Spatial and Temporal Variability of Aerosol Vertical Distribution Based on Lidar Observations: A Haze Case Study over Jinhua Basin

1State Environmental Protection Key Laboratory of Satellites Remote Sensing, Institute of Remote Sensing and Digital Earth of Chinese Academy of Sciences, Beijing 100101, China
2University of Chinese Academy of Sciences, Beijing 100049, China
3Laboratoire d’Optique Atmosphérique, CNRS, UMR8518, Université Lille 1, 59655 Villeneuve d’Ascq, France
4Key Laboratory of Atmospheric Composition and Optical Radiation, Anhui Institute of Optics and Fine Mechanics, Chinese Academy of Sciences, Hefei, Anhui 230031, China

Received 4 July 2014; Revised 17 September 2014; Accepted 19 September 2014

Academic Editor: Bala Subrahamanyam

Copyright © 2015 Wanchun Zhang et al. This is an open access article distributed under the Creative Commons Attribution License, which permits unrestricted use, distribution, and reproduction in any medium, provided the original work is properly cited.

Abstract

The impacts of haze emphasized significance of hazards for human activities and importance of observations of aerosol vertical distribution. This study aimed to analyze the aerosol vertical distribution during a haze case at temporal and spatial aspects, using space-borne and ground-based Lidar observations over Jinhua Basin, Zhejiang province, as well as the Hybrid Single-Particle Lagrangian Integrated Trajectory (HSPLIT) model and optical situ monitoring at Jinhua site. The results highlight three pollution peaks above the surface located in the upper and lower boundary layer in Jinhua Basin. The trajectory analysis shows the pollutants inside and outside the planetary boundary layer from different sources.

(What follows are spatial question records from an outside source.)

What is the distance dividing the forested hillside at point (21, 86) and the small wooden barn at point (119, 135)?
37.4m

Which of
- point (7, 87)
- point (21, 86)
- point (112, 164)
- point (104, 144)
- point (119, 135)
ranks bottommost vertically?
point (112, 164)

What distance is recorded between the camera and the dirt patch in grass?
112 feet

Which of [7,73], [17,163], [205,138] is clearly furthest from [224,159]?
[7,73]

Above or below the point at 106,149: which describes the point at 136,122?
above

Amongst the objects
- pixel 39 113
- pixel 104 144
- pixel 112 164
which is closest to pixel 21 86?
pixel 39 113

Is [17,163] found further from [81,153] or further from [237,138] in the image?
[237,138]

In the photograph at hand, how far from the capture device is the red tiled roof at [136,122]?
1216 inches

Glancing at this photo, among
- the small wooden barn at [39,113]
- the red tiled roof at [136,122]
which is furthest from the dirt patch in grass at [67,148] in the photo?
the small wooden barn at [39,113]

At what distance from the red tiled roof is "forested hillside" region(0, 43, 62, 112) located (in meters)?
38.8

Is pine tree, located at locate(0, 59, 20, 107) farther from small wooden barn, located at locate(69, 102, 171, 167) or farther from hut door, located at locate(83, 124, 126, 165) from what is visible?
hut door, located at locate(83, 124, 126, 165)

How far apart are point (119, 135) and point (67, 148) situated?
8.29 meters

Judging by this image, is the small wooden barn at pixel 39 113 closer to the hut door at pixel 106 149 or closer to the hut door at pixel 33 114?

Planetary boundary layer height (PBLH) obtained from the space-borne Lidar observations was compared with that from ground-based Lidar observations. The absolute error between the two instruments is about 0.193 km. It is illustrated that the space-borne Lidar is an effective instrument for obtaining regional aerosol pollution in vertical section. Pollution transport near the ground is closely related with the terrain condition.